--- CHALLENGE ---
Gather every line of the listing below that contains the string "instances", treating uppercase and lowercase as distinct.

--- DATASET CONTENT ---
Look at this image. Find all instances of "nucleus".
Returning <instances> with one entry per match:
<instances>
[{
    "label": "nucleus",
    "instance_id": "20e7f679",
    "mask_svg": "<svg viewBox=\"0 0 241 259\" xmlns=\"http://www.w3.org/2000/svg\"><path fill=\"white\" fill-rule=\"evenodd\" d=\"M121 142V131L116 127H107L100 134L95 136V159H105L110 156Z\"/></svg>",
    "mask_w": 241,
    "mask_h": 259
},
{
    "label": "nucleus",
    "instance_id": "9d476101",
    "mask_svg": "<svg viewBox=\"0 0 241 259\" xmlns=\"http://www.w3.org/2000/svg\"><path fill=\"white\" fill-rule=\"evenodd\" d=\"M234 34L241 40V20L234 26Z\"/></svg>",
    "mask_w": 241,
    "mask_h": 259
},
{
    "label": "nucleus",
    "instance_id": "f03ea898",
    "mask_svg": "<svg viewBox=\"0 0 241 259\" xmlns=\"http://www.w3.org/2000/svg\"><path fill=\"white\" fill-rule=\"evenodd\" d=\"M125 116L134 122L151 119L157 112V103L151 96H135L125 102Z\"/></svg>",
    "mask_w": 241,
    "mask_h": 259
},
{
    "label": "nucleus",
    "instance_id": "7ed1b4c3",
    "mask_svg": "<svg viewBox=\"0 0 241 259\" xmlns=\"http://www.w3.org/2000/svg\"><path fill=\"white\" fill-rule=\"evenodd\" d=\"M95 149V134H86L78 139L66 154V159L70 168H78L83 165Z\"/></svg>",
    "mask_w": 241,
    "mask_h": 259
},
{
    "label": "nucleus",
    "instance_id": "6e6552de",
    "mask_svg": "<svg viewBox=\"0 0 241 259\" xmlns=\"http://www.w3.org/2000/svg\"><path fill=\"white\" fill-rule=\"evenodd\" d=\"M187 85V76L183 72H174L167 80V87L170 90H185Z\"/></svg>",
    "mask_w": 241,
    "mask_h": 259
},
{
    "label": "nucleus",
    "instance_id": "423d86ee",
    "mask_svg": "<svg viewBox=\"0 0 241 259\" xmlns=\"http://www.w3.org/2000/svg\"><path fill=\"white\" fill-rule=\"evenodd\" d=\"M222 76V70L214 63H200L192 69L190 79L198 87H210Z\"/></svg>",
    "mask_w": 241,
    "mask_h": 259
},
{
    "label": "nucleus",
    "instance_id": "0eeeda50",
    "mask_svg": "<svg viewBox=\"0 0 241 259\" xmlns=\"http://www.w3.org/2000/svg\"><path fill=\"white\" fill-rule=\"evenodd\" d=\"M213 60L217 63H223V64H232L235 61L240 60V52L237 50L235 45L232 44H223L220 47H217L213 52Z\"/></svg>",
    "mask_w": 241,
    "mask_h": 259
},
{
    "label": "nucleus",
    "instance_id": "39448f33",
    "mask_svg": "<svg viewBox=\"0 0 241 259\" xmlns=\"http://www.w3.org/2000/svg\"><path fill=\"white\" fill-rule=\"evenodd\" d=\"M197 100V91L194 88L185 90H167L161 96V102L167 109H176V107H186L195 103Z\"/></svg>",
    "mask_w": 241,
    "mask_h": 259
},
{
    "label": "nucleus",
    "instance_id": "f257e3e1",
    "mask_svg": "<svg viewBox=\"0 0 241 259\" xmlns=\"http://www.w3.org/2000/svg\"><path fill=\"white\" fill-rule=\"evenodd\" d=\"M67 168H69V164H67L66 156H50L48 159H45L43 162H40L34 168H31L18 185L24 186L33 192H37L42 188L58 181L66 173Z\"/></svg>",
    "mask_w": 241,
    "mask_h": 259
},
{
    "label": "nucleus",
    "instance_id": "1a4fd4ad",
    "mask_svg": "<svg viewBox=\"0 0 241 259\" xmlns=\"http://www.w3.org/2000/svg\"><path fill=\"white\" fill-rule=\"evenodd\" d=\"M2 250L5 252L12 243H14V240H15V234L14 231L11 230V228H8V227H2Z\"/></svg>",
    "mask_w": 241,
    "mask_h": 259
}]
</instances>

--- RESULT ---
Look at this image. Find all instances of "nucleus".
Returning <instances> with one entry per match:
<instances>
</instances>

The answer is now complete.